● Prompt
Every record below needs to be retyped exactly as it appears.

(Saved data entries)
********
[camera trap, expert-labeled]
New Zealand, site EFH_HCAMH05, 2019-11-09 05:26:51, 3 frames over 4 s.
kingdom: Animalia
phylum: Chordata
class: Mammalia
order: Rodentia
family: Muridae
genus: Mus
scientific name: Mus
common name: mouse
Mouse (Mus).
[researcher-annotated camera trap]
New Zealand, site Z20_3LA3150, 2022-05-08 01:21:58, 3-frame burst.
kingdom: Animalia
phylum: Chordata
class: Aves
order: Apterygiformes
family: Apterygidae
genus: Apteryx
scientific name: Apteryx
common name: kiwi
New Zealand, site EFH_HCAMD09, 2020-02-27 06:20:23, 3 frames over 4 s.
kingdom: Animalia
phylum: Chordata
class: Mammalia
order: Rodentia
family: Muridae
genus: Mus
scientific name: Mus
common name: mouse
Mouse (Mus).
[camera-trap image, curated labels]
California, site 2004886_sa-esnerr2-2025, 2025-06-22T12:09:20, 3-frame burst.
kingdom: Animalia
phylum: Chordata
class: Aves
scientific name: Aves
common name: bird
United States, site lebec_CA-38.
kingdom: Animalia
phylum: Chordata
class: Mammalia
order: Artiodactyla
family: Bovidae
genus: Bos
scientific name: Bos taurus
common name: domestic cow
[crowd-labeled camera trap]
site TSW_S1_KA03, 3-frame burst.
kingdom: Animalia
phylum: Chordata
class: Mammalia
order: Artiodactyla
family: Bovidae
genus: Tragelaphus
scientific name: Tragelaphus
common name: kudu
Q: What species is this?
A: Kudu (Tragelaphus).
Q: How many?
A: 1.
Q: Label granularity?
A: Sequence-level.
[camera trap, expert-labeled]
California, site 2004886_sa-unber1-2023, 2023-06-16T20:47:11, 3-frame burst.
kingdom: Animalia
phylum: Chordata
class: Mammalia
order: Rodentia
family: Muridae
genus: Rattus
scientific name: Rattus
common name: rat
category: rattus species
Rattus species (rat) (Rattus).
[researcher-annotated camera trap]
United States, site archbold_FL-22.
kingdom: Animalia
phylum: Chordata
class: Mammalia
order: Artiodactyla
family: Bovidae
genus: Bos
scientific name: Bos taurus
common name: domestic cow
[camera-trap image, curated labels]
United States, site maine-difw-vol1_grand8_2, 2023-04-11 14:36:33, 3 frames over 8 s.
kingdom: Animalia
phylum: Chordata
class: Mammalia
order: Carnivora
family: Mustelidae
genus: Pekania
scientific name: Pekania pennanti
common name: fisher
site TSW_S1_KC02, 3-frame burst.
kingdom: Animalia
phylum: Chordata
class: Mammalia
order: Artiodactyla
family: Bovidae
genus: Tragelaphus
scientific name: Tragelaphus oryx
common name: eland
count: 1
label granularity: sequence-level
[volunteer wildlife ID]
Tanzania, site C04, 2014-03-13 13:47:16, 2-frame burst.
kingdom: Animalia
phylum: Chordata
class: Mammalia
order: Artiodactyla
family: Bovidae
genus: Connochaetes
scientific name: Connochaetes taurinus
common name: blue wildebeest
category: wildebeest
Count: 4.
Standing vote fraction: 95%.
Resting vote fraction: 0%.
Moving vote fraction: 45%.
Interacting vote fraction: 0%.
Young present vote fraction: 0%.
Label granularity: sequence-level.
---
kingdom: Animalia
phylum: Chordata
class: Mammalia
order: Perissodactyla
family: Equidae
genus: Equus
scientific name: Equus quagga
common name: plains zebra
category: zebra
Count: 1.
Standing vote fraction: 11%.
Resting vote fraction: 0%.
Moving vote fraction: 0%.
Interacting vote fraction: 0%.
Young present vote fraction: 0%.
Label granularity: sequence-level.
********
● Exercise response
[camera trap, expert-labeled]
New Zealand, site EFH_HCAMH05, 2019-11-09 05:26:51, 3 frames over 4 s.
kingdom: Animalia
phylum: Chordata
class: Mammalia
order: Rodentia
family: Muridae
genus: Mus
scientific name: Mus
common name: mouse
Mouse (Mus).
[researcher-annotated camera trap]
New Zealand, site Z20_3LA3150, 2022-05-08 01:21:58, 3-frame burst.
kingdom: Animalia
phylum: Chordata
class: Aves
order: Apterygiformes
family: Apterygidae
genus: Apteryx
scientific name: Apteryx
common name: kiwi
New Zealand, site EFH_HCAMD09, 2020-02-27 06:20:23, 3 frames over 4 s.
kingdom: Animalia
phylum: Chordata
class: Mammalia
order: Rodentia
family: Muridae
genus: Mus
scientific name: Mus
common name: mouse
Mouse (Mus).
[camera-trap image, curated labels]
California, site 2004886_sa-esnerr2-2025, 2025-06-22T12:09:20, 3-frame burst.
kingdom: Animalia
phylum: Chordata
class: Aves
scientific name: Aves
common name: bird
United States, site lebec_CA-38.
kingdom: Animalia
phylum: Chordata
class: Mammalia
order: Artiodactyla
family: Bovidae
genus: Bos
scientific name: Bos taurus
common name: domestic cow
[crowd-labeled camera trap]
site TSW_S1_KA03, 3-frame burst.
kingdom: Animalia
phylum: Chordata
class: Mammalia
order: Artiodactyla
family: Bovidae
genus: Tragelaphus
scientific name: Tragelaphus
common name: kudu
Q: What species is this?
A: Kudu (Tragelaphus).
Q: How many?
A: 1.
Q: Label granularity?
A: Sequence-level.
[camera trap, expert-labeled]
California, site 2004886_sa-unber1-2023, 2023-06-16T20:47:11, 3-frame burst.
kingdom: Animalia
phylum: Chordata
class: Mammalia
order: Rodentia
family: Muridae
genus: Rattus
scientific name: Rattus
common name: rat
category: rattus species
Rattus species (rat) (Rattus).
[researcher-annotated camera trap]
United States, site archbold_FL-22.
kingdom: Animalia
phylum: Chordata
class: Mammalia
order: Artiodactyla
family: Bovidae
genus: Bos
scientific name: Bos taurus
common name: domestic cow
[camera-trap image, curated labels]
United States, site maine-difw-vol1_grand8_2, 2023-04-11 14:36:33, 3 frames over 8 s.
kingdom: Animalia
phylum: Chordata
class: Mammalia
order: Carnivora
family: Mustelidae
genus: Pekania
scientific name: Pekania pennanti
common name: fisher
site TSW_S1_KC02, 3-frame burst.
kingdom: Animalia
phylum: Chordata
class: Mammalia
order: Artiodactyla
family: Bovidae
genus: Tragelaphus
scientific name: Tragelaphus oryx
common name: eland
count: 1
label granularity: sequence-level
[volunteer wildlife ID]
Tanzania, site C04, 2014-03-13 13:47:16, 2-frame burst.
kingdom: Animalia
phylum: Chordata
class: Mammalia
order: Artiodactyla
family: Bovidae
genus: Connochaetes
scientific name: Connochaetes taurinus
common name: blue wildebeest
category: wildebeest
Count: 4.
Standing vote fraction: 95%.
Resting vote fraction: 0%.
Moving vote fraction: 45%.
Interacting vote fraction: 0%.
Young present vote fraction: 0%.
Label granularity: sequence-level.
---
kingdom: Animalia
phylum: Chordata
class: Mammalia
order: Perissodactyla
family: Equidae
genus: Equus
scientific name: Equus quagga
common name: plains zebra
category: zebra
Count: 1.
Standing vote fraction: 11%.
Resting vote fraction: 0%.
Moving vote fraction: 0%.
Interacting vote fraction: 0%.
Young present vote fraction: 0%.
Label granularity: sequence-level.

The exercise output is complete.